EDIT In my opinion, with order being not important, there should be only 4 possible outcomes. All of the answers have ignored that condition.
Consider all the possible ways to get two heads, $\rm HHT, HTH \; and \; THH$. There are $2 \cdot 2 \cdot 2 = 8$ possible combinations in total. Therefore, the answer is $3/8$.
Your answer is wrong because the number of ways of changing around $\rm HHT$ (3) is not the same as the number of ways of changing around $\rm HHH$ (1). Can you see why this would invalidate your argument?
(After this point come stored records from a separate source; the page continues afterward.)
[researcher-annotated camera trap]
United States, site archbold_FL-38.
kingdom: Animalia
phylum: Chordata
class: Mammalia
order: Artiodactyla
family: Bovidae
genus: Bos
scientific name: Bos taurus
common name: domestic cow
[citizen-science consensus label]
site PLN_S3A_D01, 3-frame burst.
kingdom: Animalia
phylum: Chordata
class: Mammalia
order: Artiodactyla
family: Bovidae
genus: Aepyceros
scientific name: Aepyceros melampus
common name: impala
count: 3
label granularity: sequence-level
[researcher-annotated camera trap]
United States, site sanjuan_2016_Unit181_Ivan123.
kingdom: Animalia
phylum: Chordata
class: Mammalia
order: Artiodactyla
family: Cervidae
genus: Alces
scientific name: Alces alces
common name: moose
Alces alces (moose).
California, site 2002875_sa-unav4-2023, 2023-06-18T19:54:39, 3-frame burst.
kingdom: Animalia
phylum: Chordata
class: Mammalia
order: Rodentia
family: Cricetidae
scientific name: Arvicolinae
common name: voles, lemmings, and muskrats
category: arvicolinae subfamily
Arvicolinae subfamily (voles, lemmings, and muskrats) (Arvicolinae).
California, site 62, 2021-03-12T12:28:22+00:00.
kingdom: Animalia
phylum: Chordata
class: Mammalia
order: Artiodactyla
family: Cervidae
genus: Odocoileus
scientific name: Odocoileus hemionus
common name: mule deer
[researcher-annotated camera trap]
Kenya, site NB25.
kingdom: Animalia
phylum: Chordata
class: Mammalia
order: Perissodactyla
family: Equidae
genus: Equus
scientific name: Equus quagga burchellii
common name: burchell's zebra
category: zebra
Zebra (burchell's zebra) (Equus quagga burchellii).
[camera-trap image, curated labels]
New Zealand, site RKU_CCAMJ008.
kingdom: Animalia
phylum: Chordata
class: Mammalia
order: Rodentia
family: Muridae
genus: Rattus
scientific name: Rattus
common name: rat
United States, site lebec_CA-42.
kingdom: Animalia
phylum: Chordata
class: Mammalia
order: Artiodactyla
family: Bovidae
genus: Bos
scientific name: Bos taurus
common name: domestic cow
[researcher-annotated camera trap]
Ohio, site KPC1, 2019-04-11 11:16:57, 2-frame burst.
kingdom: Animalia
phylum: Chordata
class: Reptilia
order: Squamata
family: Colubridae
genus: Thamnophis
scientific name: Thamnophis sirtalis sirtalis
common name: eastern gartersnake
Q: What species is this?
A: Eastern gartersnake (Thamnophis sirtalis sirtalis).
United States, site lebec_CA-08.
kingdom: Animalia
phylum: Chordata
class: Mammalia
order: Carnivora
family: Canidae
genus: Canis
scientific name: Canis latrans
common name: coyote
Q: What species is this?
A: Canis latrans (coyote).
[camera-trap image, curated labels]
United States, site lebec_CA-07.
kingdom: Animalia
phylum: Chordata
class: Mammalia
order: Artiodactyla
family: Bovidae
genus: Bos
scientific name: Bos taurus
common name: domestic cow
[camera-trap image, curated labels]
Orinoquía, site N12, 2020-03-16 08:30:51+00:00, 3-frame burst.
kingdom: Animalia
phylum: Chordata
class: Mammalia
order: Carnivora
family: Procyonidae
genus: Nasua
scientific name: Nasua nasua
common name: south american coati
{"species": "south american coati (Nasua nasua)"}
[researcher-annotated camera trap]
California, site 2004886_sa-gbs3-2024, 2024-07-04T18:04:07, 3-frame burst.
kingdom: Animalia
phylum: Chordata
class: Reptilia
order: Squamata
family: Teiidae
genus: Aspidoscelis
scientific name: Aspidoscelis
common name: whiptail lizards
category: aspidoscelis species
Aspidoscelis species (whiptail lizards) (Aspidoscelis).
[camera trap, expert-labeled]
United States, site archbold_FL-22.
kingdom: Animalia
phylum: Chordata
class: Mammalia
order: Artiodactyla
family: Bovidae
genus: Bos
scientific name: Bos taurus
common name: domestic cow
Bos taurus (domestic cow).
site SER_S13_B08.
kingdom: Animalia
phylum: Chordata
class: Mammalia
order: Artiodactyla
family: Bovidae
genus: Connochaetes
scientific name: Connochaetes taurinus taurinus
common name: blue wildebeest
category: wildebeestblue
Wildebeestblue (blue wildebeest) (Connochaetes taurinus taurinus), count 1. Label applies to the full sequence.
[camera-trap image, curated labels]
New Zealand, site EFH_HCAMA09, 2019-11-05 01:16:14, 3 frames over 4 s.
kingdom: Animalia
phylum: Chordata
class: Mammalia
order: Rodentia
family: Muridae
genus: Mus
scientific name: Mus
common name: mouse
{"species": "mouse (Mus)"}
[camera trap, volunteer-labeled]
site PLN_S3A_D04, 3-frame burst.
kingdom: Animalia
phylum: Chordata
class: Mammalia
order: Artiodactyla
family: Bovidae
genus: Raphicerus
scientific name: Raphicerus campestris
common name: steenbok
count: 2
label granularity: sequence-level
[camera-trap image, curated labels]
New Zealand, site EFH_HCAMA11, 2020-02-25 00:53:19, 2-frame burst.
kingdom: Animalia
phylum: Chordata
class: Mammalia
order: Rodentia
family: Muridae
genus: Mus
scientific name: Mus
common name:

General solution: Binomial distribution. The probability of getting $k$ successes (here $2$) in $n$ trials (here $3$) is given by:
$$ \Pr(x=k) = \binom{n}{k} p^k (1-p)^{n-k}$$
Where $p$ is the probability of success (here, $p=1/2$), and $\binom{n}{k} = n!/(k!(n-k)!)$. This gives us:
$$ \binom{3}{2} \left(\frac12\right)^2 \left(1 - \frac12\right)^{3-2} $$ $$ 3 \cdot \frac14 \cdot \frac12 $$ $$ \frac38 $$